Set problem ::
Copy every one of the following entries verbatim, without changing, adding, or omitting anything.

Provided entries ::
--

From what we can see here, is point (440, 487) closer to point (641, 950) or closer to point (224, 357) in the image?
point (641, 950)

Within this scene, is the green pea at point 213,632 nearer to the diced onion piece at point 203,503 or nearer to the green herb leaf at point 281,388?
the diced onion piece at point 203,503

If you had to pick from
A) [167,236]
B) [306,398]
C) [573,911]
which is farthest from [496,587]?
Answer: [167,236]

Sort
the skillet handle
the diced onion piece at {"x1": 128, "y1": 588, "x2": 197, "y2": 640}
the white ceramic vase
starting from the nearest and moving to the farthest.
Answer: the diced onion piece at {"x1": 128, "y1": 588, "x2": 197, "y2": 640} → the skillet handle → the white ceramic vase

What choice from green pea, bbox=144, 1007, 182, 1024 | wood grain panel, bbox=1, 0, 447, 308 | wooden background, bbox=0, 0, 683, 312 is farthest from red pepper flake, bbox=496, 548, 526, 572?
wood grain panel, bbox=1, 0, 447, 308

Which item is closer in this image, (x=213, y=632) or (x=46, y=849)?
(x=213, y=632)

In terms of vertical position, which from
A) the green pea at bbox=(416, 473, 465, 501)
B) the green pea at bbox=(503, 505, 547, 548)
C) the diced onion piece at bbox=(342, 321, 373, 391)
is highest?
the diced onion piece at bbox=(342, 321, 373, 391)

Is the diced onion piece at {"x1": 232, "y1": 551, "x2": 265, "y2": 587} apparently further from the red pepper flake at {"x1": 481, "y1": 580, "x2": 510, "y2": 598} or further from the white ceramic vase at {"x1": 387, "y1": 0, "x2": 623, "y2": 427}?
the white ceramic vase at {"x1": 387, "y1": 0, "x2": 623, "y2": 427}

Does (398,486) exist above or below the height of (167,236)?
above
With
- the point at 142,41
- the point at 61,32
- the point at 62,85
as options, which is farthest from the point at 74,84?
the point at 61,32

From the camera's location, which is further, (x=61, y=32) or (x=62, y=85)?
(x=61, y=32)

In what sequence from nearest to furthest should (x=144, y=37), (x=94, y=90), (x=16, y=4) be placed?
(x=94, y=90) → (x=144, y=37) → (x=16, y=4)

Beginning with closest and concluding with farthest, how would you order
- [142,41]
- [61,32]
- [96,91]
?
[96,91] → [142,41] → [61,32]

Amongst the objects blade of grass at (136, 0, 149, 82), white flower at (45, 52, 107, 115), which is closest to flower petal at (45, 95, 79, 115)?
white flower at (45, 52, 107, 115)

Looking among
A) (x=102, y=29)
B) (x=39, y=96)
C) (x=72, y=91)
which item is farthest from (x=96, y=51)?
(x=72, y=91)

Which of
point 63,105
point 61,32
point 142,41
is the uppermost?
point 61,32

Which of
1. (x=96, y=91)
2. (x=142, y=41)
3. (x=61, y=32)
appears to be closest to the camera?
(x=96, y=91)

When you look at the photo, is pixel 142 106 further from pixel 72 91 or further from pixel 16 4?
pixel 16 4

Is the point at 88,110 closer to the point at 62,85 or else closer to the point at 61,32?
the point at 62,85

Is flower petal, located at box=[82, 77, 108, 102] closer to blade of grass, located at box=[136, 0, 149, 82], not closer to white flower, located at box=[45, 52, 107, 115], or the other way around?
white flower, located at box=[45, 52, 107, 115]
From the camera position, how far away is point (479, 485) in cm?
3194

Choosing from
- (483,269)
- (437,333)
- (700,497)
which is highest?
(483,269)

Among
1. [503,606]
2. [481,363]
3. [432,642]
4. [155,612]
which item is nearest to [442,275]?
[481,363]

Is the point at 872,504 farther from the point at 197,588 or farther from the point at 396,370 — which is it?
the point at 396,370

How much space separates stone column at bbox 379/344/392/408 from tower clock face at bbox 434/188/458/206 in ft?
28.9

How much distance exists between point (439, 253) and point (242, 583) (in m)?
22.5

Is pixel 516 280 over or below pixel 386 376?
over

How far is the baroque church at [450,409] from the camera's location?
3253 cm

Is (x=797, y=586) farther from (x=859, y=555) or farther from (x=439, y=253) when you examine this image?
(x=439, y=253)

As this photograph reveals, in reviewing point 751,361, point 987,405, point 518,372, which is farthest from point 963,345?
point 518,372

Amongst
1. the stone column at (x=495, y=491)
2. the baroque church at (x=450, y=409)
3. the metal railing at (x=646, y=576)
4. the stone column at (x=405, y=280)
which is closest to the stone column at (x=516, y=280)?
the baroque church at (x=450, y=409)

--

Finished task ::
From what we can see here, is point (440, 487) closer to point (641, 950) or closer to point (224, 357) in the image?
point (641, 950)

Within this scene, is the green pea at point 213,632 nearer to the diced onion piece at point 203,503 or nearer to the green herb leaf at point 281,388?
the diced onion piece at point 203,503

If you had to pick from
A) [167,236]
B) [306,398]
C) [573,911]
which is farthest from [496,587]?
Answer: [167,236]

Sort
the skillet handle
the diced onion piece at {"x1": 128, "y1": 588, "x2": 197, "y2": 640}
the white ceramic vase
starting from the nearest and moving to the farthest.
Answer: the diced onion piece at {"x1": 128, "y1": 588, "x2": 197, "y2": 640} → the skillet handle → the white ceramic vase

What choice from green pea, bbox=144, 1007, 182, 1024 | wood grain panel, bbox=1, 0, 447, 308 | wooden background, bbox=0, 0, 683, 312 is farthest from red pepper flake, bbox=496, 548, 526, 572?
wood grain panel, bbox=1, 0, 447, 308

Which item is closer in this image, (x=213, y=632) or (x=46, y=849)?
(x=213, y=632)

In terms of vertical position, which from
A) the green pea at bbox=(416, 473, 465, 501)
B) the green pea at bbox=(503, 505, 547, 548)
C) the diced onion piece at bbox=(342, 321, 373, 391)
is highest?
the diced onion piece at bbox=(342, 321, 373, 391)

Is the diced onion piece at {"x1": 232, "y1": 551, "x2": 265, "y2": 587} apparently further from the red pepper flake at {"x1": 481, "y1": 580, "x2": 510, "y2": 598} or further from the white ceramic vase at {"x1": 387, "y1": 0, "x2": 623, "y2": 427}?
the white ceramic vase at {"x1": 387, "y1": 0, "x2": 623, "y2": 427}

Does (398,486) exist above or below the height of (167,236)?
above
With
- the point at 142,41
- the point at 61,32
- the point at 62,85
as options, which is farthest from the point at 74,84?
the point at 61,32

From the camera's location, which is further, (x=61, y=32) or (x=62, y=85)?
(x=61, y=32)

In what sequence from nearest to furthest should (x=144, y=37), (x=94, y=90), (x=16, y=4) be placed?
(x=94, y=90) → (x=144, y=37) → (x=16, y=4)

Beginning with closest and concluding with farthest, how would you order
- [142,41]
- [61,32]
- [96,91]
?
[96,91] → [142,41] → [61,32]

Amongst the objects blade of grass at (136, 0, 149, 82), white flower at (45, 52, 107, 115), which is closest to flower petal at (45, 95, 79, 115)?
white flower at (45, 52, 107, 115)

Looking among
A) (x=102, y=29)
B) (x=39, y=96)
C) (x=72, y=91)
which item is farthest from (x=96, y=51)?
(x=72, y=91)

Which of
point 63,105
point 61,32
point 142,41
is the uppermost?
point 61,32

Which of
1. (x=96, y=91)
2. (x=142, y=41)
3. (x=61, y=32)
appears to be closest to the camera?
(x=96, y=91)

When you look at the photo, is pixel 142 106 further from pixel 72 91 or further from pixel 16 4?
pixel 16 4

Is the point at 88,110 closer to the point at 62,85 or else closer to the point at 61,32?
the point at 62,85

Is flower petal, located at box=[82, 77, 108, 102] closer to blade of grass, located at box=[136, 0, 149, 82], not closer to white flower, located at box=[45, 52, 107, 115], or the other way around?
white flower, located at box=[45, 52, 107, 115]
From the camera position, how far away is point (479, 485) in cm?
3194

Choosing from
- (483,269)
- (437,333)
- (700,497)
which is highest?
(483,269)

Among
1. [503,606]
2. [481,363]
3. [432,642]
4. [155,612]
which item is nearest to [442,275]?
[481,363]

Is the point at 872,504 farther from the point at 197,588 or farther from the point at 396,370 — which is it?
the point at 396,370

How much space separates stone column at bbox 379/344/392/408 from tower clock face at bbox 434/188/458/206 in ft?
28.9

How much distance exists between point (439, 253) and point (242, 583) (in m)?
22.5

Is pixel 516 280 over or below pixel 386 376?
over

How far is the baroque church at [450,409] from the camera's location?
3253 cm

Is (x=797, y=586) farther from (x=859, y=555) or farther from (x=439, y=253) when you examine this image?
(x=439, y=253)

As this photograph reveals, in reviewing point 751,361, point 987,405, point 518,372, which is farthest from point 963,345?
point 518,372

Amongst
1. the stone column at (x=495, y=491)
2. the baroque church at (x=450, y=409)
3. the metal railing at (x=646, y=576)
4. the stone column at (x=405, y=280)
which is closest to the stone column at (x=516, y=280)?
the baroque church at (x=450, y=409)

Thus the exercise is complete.